От темного угла моей тесной комнаты отваливается дымящийся черный ком и, тлеясь, плывет ко мне. И не тлеющийся ком, а красное горящее яблоко, и не яблоко, а самый обыкновенный глобус теперь повис надо мной и завертелся с зелеными морями и океаном и с желтой землей.
Вертится глобус — рябит в глазах, и вдруг серое чудовище выпускает из глобуса длинные зеленые когти и раскаленными усами колет меня.
7.
Сижу я, будто, за чайным столом и ем сухари, а передо мной стоит мальчик с длинным личиком. Кто-то говорит из-под стола, что это не мальчик, а собака.
— А почему ты на ногах стоишь? — спрашиваю я мальчика.
— Это нам с прошлого года велено.
А я все еще не верю, что передо мной не мальчик, а собака.
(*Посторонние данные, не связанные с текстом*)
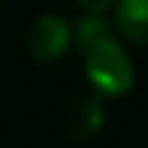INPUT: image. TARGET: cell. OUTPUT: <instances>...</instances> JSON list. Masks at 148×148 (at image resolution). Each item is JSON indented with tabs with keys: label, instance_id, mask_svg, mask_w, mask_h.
<instances>
[{
	"label": "cell",
	"instance_id": "6da1fadb",
	"mask_svg": "<svg viewBox=\"0 0 148 148\" xmlns=\"http://www.w3.org/2000/svg\"><path fill=\"white\" fill-rule=\"evenodd\" d=\"M85 55V73H88V82L97 88V94L103 97H124L133 88V60L121 49V42L115 39V33L97 39L94 45L82 51Z\"/></svg>",
	"mask_w": 148,
	"mask_h": 148
},
{
	"label": "cell",
	"instance_id": "7a4b0ae2",
	"mask_svg": "<svg viewBox=\"0 0 148 148\" xmlns=\"http://www.w3.org/2000/svg\"><path fill=\"white\" fill-rule=\"evenodd\" d=\"M70 39H73V24L64 15L45 12V15L33 18L27 30V51L36 60H55L70 49Z\"/></svg>",
	"mask_w": 148,
	"mask_h": 148
},
{
	"label": "cell",
	"instance_id": "3957f363",
	"mask_svg": "<svg viewBox=\"0 0 148 148\" xmlns=\"http://www.w3.org/2000/svg\"><path fill=\"white\" fill-rule=\"evenodd\" d=\"M112 27L130 42H148V0H124L112 6Z\"/></svg>",
	"mask_w": 148,
	"mask_h": 148
},
{
	"label": "cell",
	"instance_id": "277c9868",
	"mask_svg": "<svg viewBox=\"0 0 148 148\" xmlns=\"http://www.w3.org/2000/svg\"><path fill=\"white\" fill-rule=\"evenodd\" d=\"M100 121H103V109L97 100H79L73 106V133L76 136H88V133L100 130Z\"/></svg>",
	"mask_w": 148,
	"mask_h": 148
},
{
	"label": "cell",
	"instance_id": "5b68a950",
	"mask_svg": "<svg viewBox=\"0 0 148 148\" xmlns=\"http://www.w3.org/2000/svg\"><path fill=\"white\" fill-rule=\"evenodd\" d=\"M112 33V24L106 21V18H100V15H94V18H79L76 21V42H79V49H88V45H94L97 39H103V36H109Z\"/></svg>",
	"mask_w": 148,
	"mask_h": 148
}]
</instances>
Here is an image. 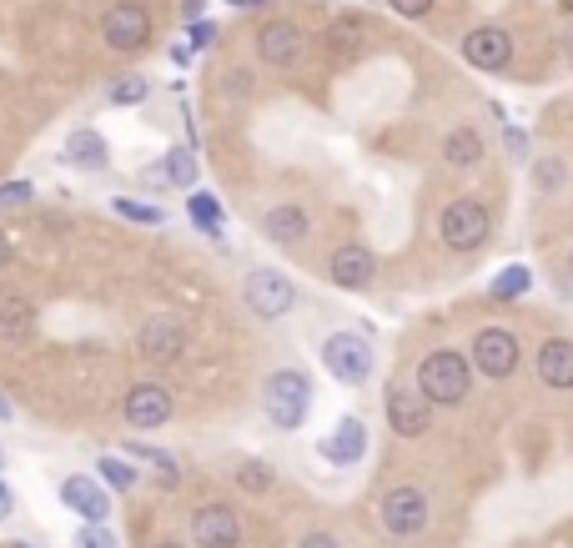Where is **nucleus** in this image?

— А ушами ты умеешь шевелить?
Мальчик пошевелил ушами.
И снова из-под стола раздался голос:
— Кто ушами шевелит, тот собачий сын.
Мальчик не спеша отходит от стола, и теперь для меня стало ясно, что это не мальчик, а собака: он шел вперевалку, неловко, а сзади торчал хвостик...
— — —
Тут я и проснулся.
— — —
Пересмотрев много сонников персидских и алыберских и нашего Мартына Задеку, прочитав Тепетник и Волховник, ища объяснения моим снам, я нашел, что видеть во сне проповедников нравственности или несколько штук (нечетное число) истухших окуней — к вероломству, видеть танцы — хорошо, а если сам танцуешь — нехорошо, пчелу видеть — слезы, видеть же черную перчатку, блины, красных раков и часы — к неприятности; вымазаться навозом — к деньгам, сесть в навоз — к большому горю; а если увидишь ноги у змеи — умрешь.
Бедовая доля{*}
Часть I
—————
Предлагая вниманию благосклонного читателя мои путаные, пересыпанные глупостями рассказы, — считаю долгом предуведомить, что вышли они из-под моего пера не как плод взбаламученной фантазии, а как безыскусное описание подлинных ночных приключений, в которых руководил мной вожатый ночи — Сон.